The people could cook and serve it in various ways: but still it was always

....manna; and the people grew tired of it, so tired that they grew vexed; and so vexed, that they cried like children in their tent doors when they remembered the fish, the cucumbers, the leeks, and the garlic that they had in Egypt.

God was angry with the people because of their murmuring on this head. Was it not natural that the people should tire of always eating the same thing? We cannot but feel that it certainly was natural, and we cannot help feeling sorry for them, as they stand crying in their tent doors. But was it quite excusable? Here is another question. They had evidence of a very palpable kind that they were in God's hands; they ought, therefore, to have submitted cheerfully to whatever He required of them, knowing His power and His wisdom and goodness.

They ought to have received with contentment the form of food provided for them, even if it had been quite objectionable, which it was not. There was in fact an object in subjecting them to this disciplinary diet. Moses explained it afterwards in the rehearsal on the plains of Moab.

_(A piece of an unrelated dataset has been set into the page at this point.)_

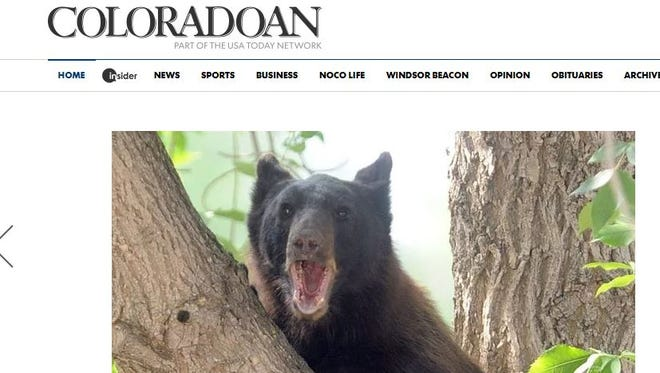 Coloradoan.com received a new look Wednesday morning.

"The Lord thy God...humbled thee and suffered thee to hunger, and fed thee with manna which thou knewest not, neither did thy fathers know: that he might make thee know that man doth not live by bread alone, but by every word that proceedeth out of the mouth of the Lord."

The effect of the prolonged and practical lesson of the manna was visible in the character of the host that entered the land under Joshua. There has been no such docile and godly and circumcised generation of Israel from that day to this; and will not be till their children have been put through a similar experience prior to their reinstatement in the land at the coming of Christ.

We have the spiritual counterpart of this episode in the experience of the saints in probation. They have been delivered from an Egypt: They are going through a great and terrible wilderness: They have received a law for their guidance: and they have their food appointed. It is manna-manna from heaven-Christ eaten by faith-eaten daily and richly; and there is an interdict on the rich foods of Egypt:

"the cares, the riches, the pleasures of this world."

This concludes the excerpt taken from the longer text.